Other than as expressly provided in this Agreement, in no event will the Affiliate Program be liable for any indirect, special, incidental, consequential or punitive loss, injury or damage of any kind (regardless of whether we have been advised of the possibility of such loss) including any loss of business, revenue, profits or data. Our liability arising under this Agreement, whether in contract, tort (including negligence) or for breach of statutory duty or in any other way shall only be for direct damages and our aggregate liability under this Agreement shall not exceed the lower of (i) fifty percent (50%) of the total Affiliate Commission actually paid to the Affiliate under this Agreement during the six (6) months immediately preceding the event giving rise to the liability, or (ii) five thousand euros (€5,000). However, nothing in this Agreement will operate to exclude or limit either Party’s liability for death or personal injury arising as a result of that party’s negligence or for fraud.

13.Indemnification

13.1 Indemnification. The Affiliate agrees to defend, indemnify and hold AffRoller (including its Brands, affiliates and/or subsidiary companies) its, successors, officers, employees, agents, directors, shareholders, attorneys and representatives, free and harmless from and against any and all claims, demands, liabilities, losses, damages, costs and expenses (including reasonable attorneys’ and experts’ fees), related to or arising from:

a) any breach of the Affiliate’s representations, warranties or covenants under this Agreement;

b) the Affiliate’s use (or misuse) of the marketing materials;

c) all conduct and activities occurring under the Affiliate’s user ID and password;

d) any defamatory, libelous or illegal material contained within the Affiliate’s website or as part of the Affiliate’s information and data;

e) any claim or contention that the Affiliate’s website or the Affiliate’s information and data infringes any third party’s patent, copyright, trademark, or other intellectual property rights or violates any third party’s rights of privacy or publicity;

f) third party access or use of the Affiliate’s website or to the Affiliate’s information and data;

g) any claim related to the Affiliate Website;

h) any violation of this Agreement.

AffRoller reserves the right to participate, at its own expense in the defense of any matter.
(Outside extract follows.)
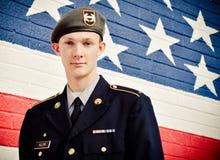 在美国旗子墙壁前面的美国十几岁的男孩 库存图片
13.2. Set off. Without prejudice to any other rights or remedies available to us under this Agreement or otherwise, we shall be entitled to set off any payments otherwise payable by us to you hereunder, against any liability due to us by the Affiliate, including any claims we have against you resulting from or arising from, your breach of any terms and conditions of this Agreement.

14.Affroller’s Rights

14.1 AffRoller may refuse any player and/or close a player’s account if it is necessary to comply with the Operator’s policy and/or protect the interest of AffRoller.

14.2 AffRoller may refuse any applicant and/or may close any Affiliate’s account if it is necessary to comply with the Operator’s policy and/or protect the interest of AffRoller. If the Affiliate is in breach of this Agreement or AffRoller’s other rules, policies and guidelines of AffRoller, AffRoller may, besides closing the Affiliate’s account, take any other steps at law to protect its interest.

14.3 AffRoller reserves the right to perform Know-Your-Customer (KYC) checks on Affiliates, whether before or after commission payouts, as deemed necessary.

14.4 AffRoller reserves the right to modify and/or backdate any deals retrospectively in the following events:

a) If the Brand(s) are changed or removed from their agreed position by the Affiliate without prior written notification to AffRoller;

b) If the source of traffic is changed by the Affiliate without prior written notification to AffRoller;

c) If any other changes occur that are contrary to the terms of this Agreement and result in a reduction of traffic or exposure to the Brand(s).

15.Miscellaneous

15.1. NOTICES. All notices pertaining to this Agreement will be given by email as follows: to you at the email address provided by you on the Affiliate Registration Form (or as subsequently updated by you to us in the event of change), and to us at affiliates@affroller.com. Any notice sent by email shall be deemed received on the earlier of an acknowledgement being sent or 24 hours from the time of transmission. All communications and notices to be given under this Agreement shall be in writing in the English language.

15.2. NON-EXCLUSIVE. The Affiliate acknowledges and agrees that AffRoller may, at any time and in its sole discretion, enter into marketing or affiliate arrangements with other affiliates, on the same or different terms as those set out in this Agreement, including with affiliates that are similar to or competitive with the Affiliate. The Affiliate further acknowledges that AffRoller may, at its discretion, re-direct traffic and users from the Website and/or Our Brands to any other online site or brand, without any obligation to provide additional compensation to the Affiliate.

15.3. ASSIGNMENT. The Affiliate may not assign this Agreement, by operation of law or otherwise, without obtaining the prior written consent of AffRoller. In the event that the Affiliate acquires or otherwise obtains control of another affiliate, then accounts will coexist on individual terms. AffRoller may assign this Agreement, at any time without obtaining the prior consent of the Affiliate.

15.4. FORCE MAJEURE. Neither Party shall be liable to the other for any delay or failure to perform its obligations under this Agreement if such delay or failure arises from a cause beyond the reasonable control of and is not the fault of such party, including but not limited to labor disputes, strikes, industrial disturbances, acts of god, acts of terrorism, floods, lightning, utility or communications failures, earthquakes or other casualty. If a force majeure event occurs, the non-performing Party is excused from whatever performance is prevented by the force majeure event to the extent prevented. Provided that, if the force majeure event subsists for a period exceeding thirty (30) days then either Party may terminate the Agreement without notice.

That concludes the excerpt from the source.